“I tried once. Got a fellow in, a psychology professor from a college in Indiana. He wasn’t in there but five minutes.”
“What did he say?”
“He said Drew is lost. He’s trying to get out, he’s, what was the word? He’s recruiting mothers and children, to be his guides, but he’s too hurt and too slow to follow them. The fellow said Drew would keep doing it unless someone could take him the rest of the way. Then he refunded his fee and never came back.”
Lacey laid the crushed tissue on the table, beside her empty mug. She checked her watch. Eight forty-five, forty minutes since the last contraction. Was she safe, was the baby safe? What a question. Safe. “Do you think . . .” she said, and the house was suddenly full of noise, hammering and shrieking.
“Let me in, let me in,” a wild voice shouted from the porch.
Lacey grabbed Harry’s arm. “Who’s there?” she whispered.
“It’s just Lex. And he’s got the baby with him.” Harry pushed her hand off his sleeve. “Don’t worry, he’s harmless.” He went to open the door.
Chapter Forty-six
ERIC SLEPT MORE DEEPLY than he had in months, a sleep so black that he became conscious during it, aware of himself floating, a leaf on a quiet sea. Blue-black weightlessness heaved and he drifted on the skin of it, breathing the pulse of its slow caress. As the night rolled toward morning, a sparkle of memory-dreams crowded behind his eyes, warmly vanilla scented. The Christmas morning when he and his brothers all got bicycles, three in a row, blue Schwinns with a red bow on each; the cornmeal pancakes his mother made for special mornings, first day of school, birthdays, and sometimes just Wednesdays. The first day of third grade, when he turned away from her good-bye-and-good-luck kiss, too old to be kissed in front of everyone. All that long day he felt heat on his face, the kiss he had rejected burning him, and when he walked his brothers home, he walked into the smell of sugar and vanilla. She had made cupcakes.
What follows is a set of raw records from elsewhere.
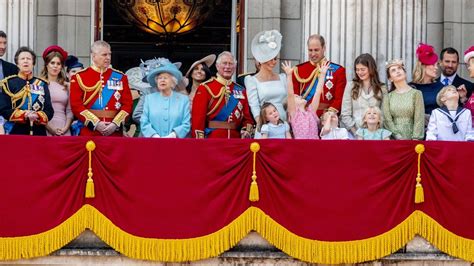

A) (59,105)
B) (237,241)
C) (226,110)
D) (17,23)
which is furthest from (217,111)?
(17,23)

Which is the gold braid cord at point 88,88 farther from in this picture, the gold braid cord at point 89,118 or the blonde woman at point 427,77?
the blonde woman at point 427,77

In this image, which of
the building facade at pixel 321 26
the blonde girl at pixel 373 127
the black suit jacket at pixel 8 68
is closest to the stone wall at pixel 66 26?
the building facade at pixel 321 26

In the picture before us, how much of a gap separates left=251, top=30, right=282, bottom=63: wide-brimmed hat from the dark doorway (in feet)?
21.6

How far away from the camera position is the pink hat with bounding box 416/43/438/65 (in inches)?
751

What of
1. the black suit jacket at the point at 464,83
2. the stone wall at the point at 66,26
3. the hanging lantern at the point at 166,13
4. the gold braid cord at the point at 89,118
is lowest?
the gold braid cord at the point at 89,118

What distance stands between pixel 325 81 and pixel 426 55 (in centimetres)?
118

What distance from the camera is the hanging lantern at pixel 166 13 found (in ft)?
82.7

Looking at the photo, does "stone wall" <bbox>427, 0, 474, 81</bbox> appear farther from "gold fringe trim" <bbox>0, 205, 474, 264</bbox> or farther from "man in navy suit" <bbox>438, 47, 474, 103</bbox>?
"gold fringe trim" <bbox>0, 205, 474, 264</bbox>

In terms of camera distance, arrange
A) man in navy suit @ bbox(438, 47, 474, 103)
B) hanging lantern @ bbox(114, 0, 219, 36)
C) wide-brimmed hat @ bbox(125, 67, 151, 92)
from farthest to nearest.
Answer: hanging lantern @ bbox(114, 0, 219, 36) < wide-brimmed hat @ bbox(125, 67, 151, 92) < man in navy suit @ bbox(438, 47, 474, 103)

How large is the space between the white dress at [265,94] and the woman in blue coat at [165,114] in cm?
72

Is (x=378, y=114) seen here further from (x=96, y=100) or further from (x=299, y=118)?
(x=96, y=100)

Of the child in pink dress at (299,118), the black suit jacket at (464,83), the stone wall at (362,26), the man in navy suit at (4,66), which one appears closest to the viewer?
the child in pink dress at (299,118)

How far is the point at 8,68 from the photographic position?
758 inches

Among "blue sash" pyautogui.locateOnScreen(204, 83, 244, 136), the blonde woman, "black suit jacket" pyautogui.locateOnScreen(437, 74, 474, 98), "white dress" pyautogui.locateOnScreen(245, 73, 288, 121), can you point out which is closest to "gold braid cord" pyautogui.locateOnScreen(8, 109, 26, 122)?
"blue sash" pyautogui.locateOnScreen(204, 83, 244, 136)
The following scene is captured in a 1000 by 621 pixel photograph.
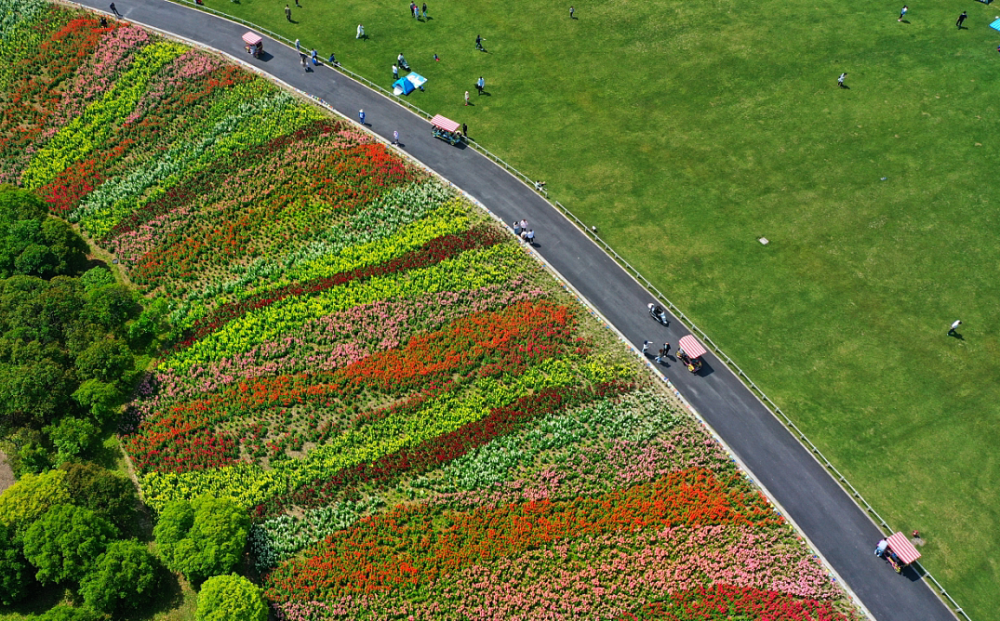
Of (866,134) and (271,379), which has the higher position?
(271,379)

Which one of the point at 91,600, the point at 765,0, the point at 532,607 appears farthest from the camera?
the point at 765,0

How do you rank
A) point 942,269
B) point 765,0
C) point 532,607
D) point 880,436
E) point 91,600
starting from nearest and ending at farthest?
1. point 91,600
2. point 532,607
3. point 880,436
4. point 942,269
5. point 765,0

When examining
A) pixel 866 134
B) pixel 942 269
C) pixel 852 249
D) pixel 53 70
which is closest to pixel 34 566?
pixel 53 70

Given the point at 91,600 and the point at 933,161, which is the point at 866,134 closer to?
the point at 933,161

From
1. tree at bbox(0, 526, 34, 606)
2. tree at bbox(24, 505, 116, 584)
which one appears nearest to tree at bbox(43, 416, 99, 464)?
tree at bbox(24, 505, 116, 584)

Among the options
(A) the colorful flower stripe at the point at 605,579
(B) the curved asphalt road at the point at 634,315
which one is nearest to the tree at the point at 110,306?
(A) the colorful flower stripe at the point at 605,579

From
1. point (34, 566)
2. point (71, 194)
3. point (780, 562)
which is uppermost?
point (71, 194)

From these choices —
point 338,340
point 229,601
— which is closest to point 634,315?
point 338,340

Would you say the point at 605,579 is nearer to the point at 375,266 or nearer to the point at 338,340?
the point at 338,340
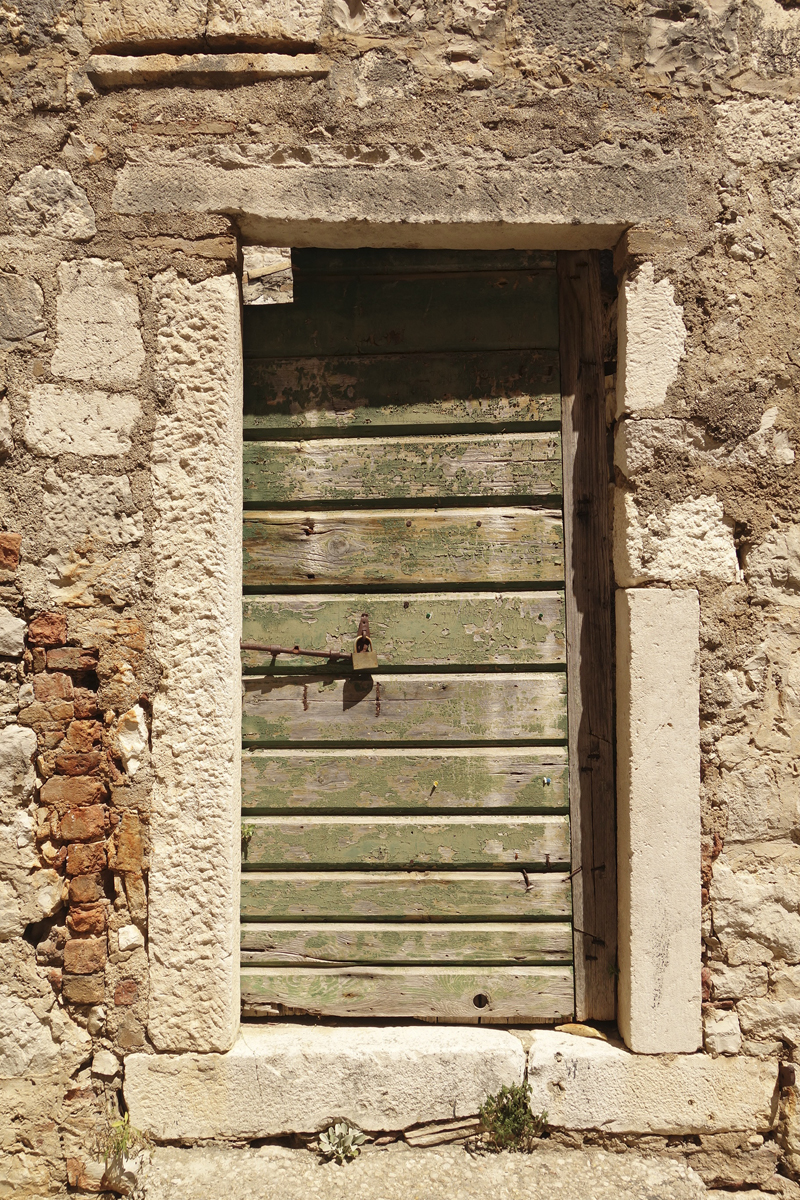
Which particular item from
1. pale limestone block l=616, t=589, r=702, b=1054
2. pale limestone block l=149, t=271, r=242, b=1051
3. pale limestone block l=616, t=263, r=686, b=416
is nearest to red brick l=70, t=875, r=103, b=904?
pale limestone block l=149, t=271, r=242, b=1051

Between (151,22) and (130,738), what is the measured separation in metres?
1.82

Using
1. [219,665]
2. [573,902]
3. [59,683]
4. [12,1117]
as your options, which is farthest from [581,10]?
[12,1117]

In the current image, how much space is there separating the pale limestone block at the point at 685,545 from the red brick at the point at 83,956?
1.66 m

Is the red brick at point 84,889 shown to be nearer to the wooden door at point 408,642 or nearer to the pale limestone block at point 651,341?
the wooden door at point 408,642

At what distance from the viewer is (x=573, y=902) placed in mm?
1929

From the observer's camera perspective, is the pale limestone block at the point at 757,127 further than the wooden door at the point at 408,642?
No

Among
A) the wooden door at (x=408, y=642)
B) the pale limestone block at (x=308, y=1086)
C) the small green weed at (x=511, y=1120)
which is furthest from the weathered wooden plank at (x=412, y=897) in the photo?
the small green weed at (x=511, y=1120)

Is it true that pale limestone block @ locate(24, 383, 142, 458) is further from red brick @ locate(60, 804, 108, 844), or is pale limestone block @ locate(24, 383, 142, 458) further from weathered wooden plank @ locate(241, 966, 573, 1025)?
weathered wooden plank @ locate(241, 966, 573, 1025)

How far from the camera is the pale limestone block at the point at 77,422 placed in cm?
179

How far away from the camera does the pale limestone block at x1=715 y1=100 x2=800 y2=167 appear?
70.9 inches

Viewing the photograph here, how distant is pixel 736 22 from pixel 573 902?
7.71ft

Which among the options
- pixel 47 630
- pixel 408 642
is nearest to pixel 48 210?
pixel 47 630

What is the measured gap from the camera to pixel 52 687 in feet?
5.82

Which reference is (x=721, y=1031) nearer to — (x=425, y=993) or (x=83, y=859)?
(x=425, y=993)
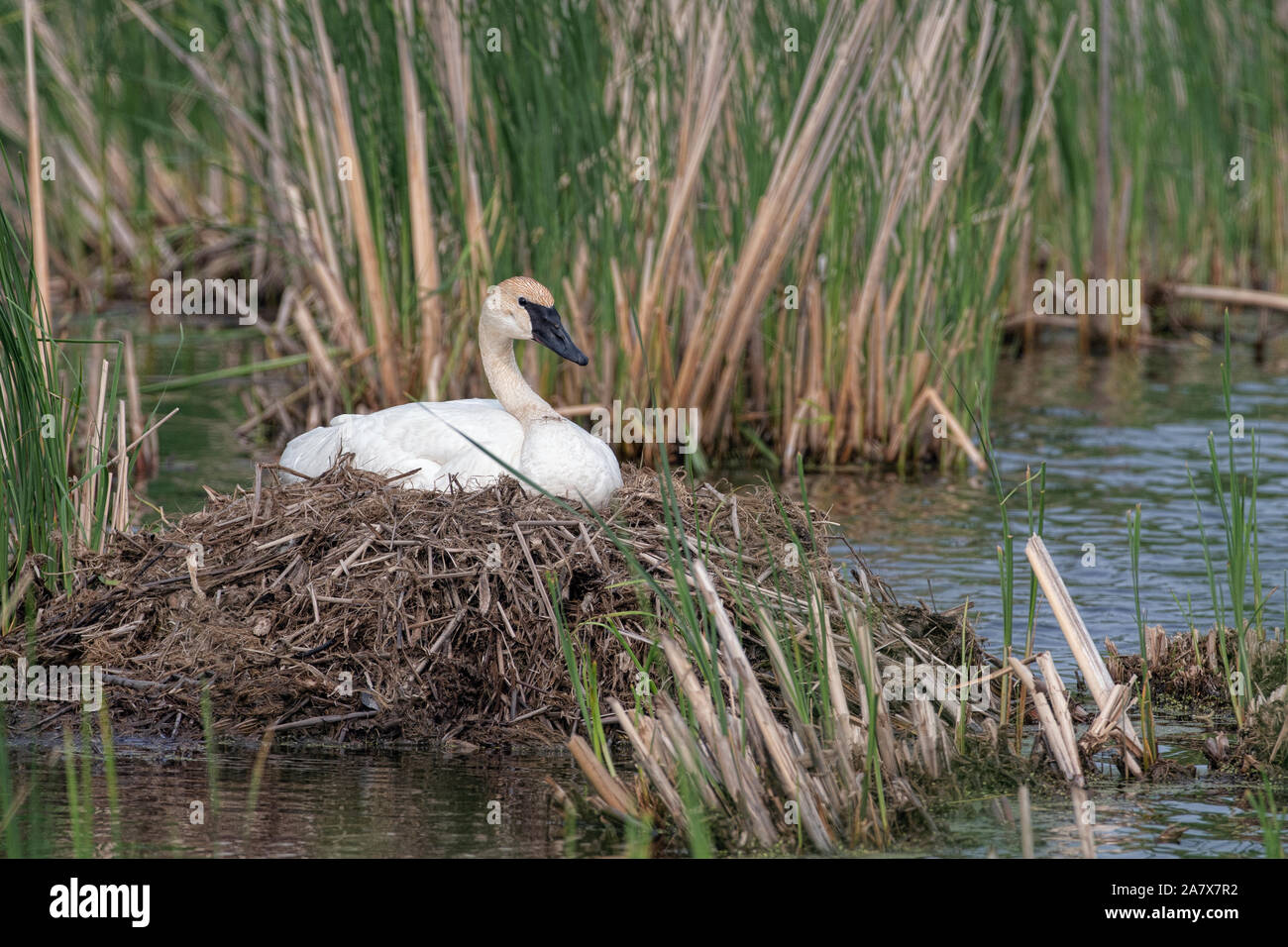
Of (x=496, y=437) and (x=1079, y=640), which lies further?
(x=496, y=437)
Sleep sank away, and Eric struggled for reason in the swarming dreams. He had no little brothers. His brothers were fourteen and seventeen years old when he was born; they’d gone to college, one in California, the other in Texas, and had never come back. He hardly knew them; he’d grown up practically as an only child. His mother never made pancakes or walked him to school. He got a new bike every spring, not Christmas. Even as he puzzled over them, the dreams shredded, leaving a sense of affectionate nostalgia that he reflexively distrusted. When he was in third grade, he toasted his own Pop-Tart and walked out to catch the bus. His parents were already at the office, so he locked the house and set the security alarm. His mother had never made a cupcake in her life. Millions of dollars, yes, imaginary and criminal millions. No cupcakes.
The dream scent remained, and he was in an unfamiliar room, small, lined with bookshelves full of secondhand paperbacks. He had slept on an airbed with a puffy pink quilt and a flat pillow that smelled of cat. Somebody was cooking something.
Someone tapped on the door. “Are you decent?”
Sammie. “Yes,” Eric said, hoping it was true. Was he decent? What was he doing in Sammie’s apartment? He identified the quality of his hangover: red wine and self-pity. He fell back against the pillow, shaken by shame. Sammie came in with a small tiger at her heels, and the scent of his dream came in with her. “Waffles?” he said. The cat jumped on the bed and sat with its paws curled under its chest, staring at him with golden eyes full of inexpressible thought.
“Donnie Osmond says you’re in his bed,” Sammie said.
He pulled himself up against the pillows, working around the cat. It purred so loudly its shoulders quivered. “I dreamed about my mother,” he said.
“That’s pathetic. Get over it and eat your breakfast.”
Uncle Floyd came in, wearing a knee-length blue bathrobe that suggested all too strongly that he wasn’t wearing anything else. Eric fixed his eyes on the tiger-cat in order to avoid any more wrinkled pink glimpses. The cat stood up, hunched its back, and patted Eric’s hand with one heavy velvet paw. “Coffee,” Floyd said to Sammie.
“In a minute. Donnie Osmond likes waffles.” Sammie left, and Floyd sat on the bed with his knees a little too far apart. Eric tore off a bit of waffle for the cat, who took it delicately, with his whiskers fanned forward.
“You still working for Lex Hall?” Floyd said.
This brought back a third element of Eric’s hangover: red wine, self-pity, and a bracing lecture on marriage from Uncle Floyd. “I guess,” Eric said. “He’s supposed to get a new lawyer and call me for the files.”